---------- Sayfa Alıntısı
18 Haziran 2009 Perşembe

Mutluluk Üzerine Bir Çeşitleme


"Mutluluk nedir?" dedim kendime. Neye benziyor acaba, nasıl görünüyor gözlere? Peki ya tadı, tadı nasıldır ki mutluluğun? Dokunsam, ipeksi midir kanatları? Dinlesem ne fısıldar kulaklarıma? Mutluluk nedir ki bir başına?..

Peşinden koştukça uzaklaşan bir saçmalık gibi gelirdi eskiden. Olduğum yerde, olduğum anda, yanımda kim varsa onunla idare etmekti mutluluk benim için. Günü kurtarmaktı belki de. İkna ettikçe kendimi, elimden kaçırdığım bir su damlası gibiydi. Berrak, duru, sade ve hayati olmadı hiç. Ne varsa elimde onunla yetindim bu yüzden. Hiç kor olamayan bir ateş gibi, içimde bir yerlerde varlığını bildiğim o hissin küllerine basarak yürüdüm hep. İçinden geçip gittim...

Hep anlaşılır olmakla alakalı geldi bana mutluluk. İpleri bir başkasına bağlıymış gibiydi ve kaçırmamak için elimden kendi ipimi, hep erteledim o koşuşturmayı. Pastanın en tatlı lokmasını en sona bırakır gibi beklettim. Bir yanımla inandım, bir yanımla unuttum. Aynı anda hem vazgeçtim, hem özledim. Arada bir korktum, gittim, döndüm. Ve hep bekledim, beklentiydi mutluluk o zamanlar...

Şimdi durup bakınca anlıyorum ki mutluluk en çok tercih benim için. Acıya boşver diyen sesi dinleyip, kendimden kurtulmakla alakalı en çok. Sıyrılıp her şeyden, özgürce ve inançlı bir şekilde üstüne yürüdüğümde, kaçmak yerine içimde bir yerlere yerleşecek bir parazit sanki; enini sonunu çok kurcalamayınca yaşabilen sadece...
--------------------
---------- Verilen Bilgiler
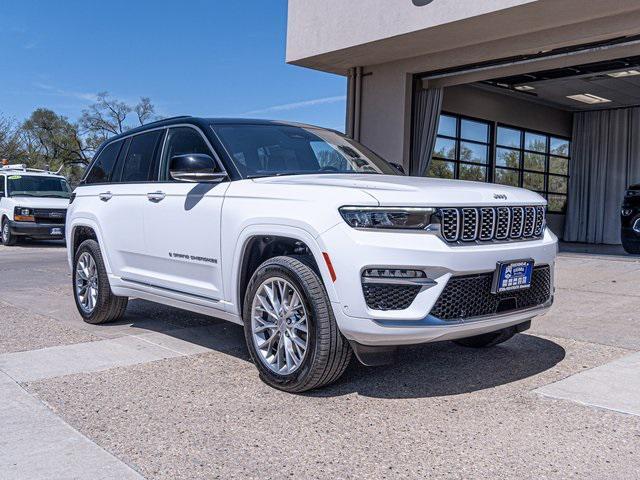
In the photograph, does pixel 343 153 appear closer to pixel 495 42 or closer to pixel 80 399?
--------------------
» **Görevler**:
#1 Mutluluk üzerine yazıya göre mutluluk şimdi yazar için en çok nedir?
#2 Mutluluk üzerine yazıda "18 Haziran 2009" sözlerinden "ki bir başına?.." sözlerine kadar her şeyi değiştirmeden geri verin.

» **Çözülen Sorular**:
#1 Mutluluk şimdi yazar için en çok bir tercihtir.

#2
18 Haziran 2009 Perşembe

Mutluluk Üzerine Bir Çeşitleme


"Mutluluk nedir?" dedim kendime. Neye benziyor acaba, nasıl görünüyor gözlere? Peki ya tadı, tadı nasıldır ki mutluluğun? Dokunsam, ipeksi midir kanatları? Dinlesem ne fısıldar kulaklarıma? Mutluluk nedir ki bir başına?..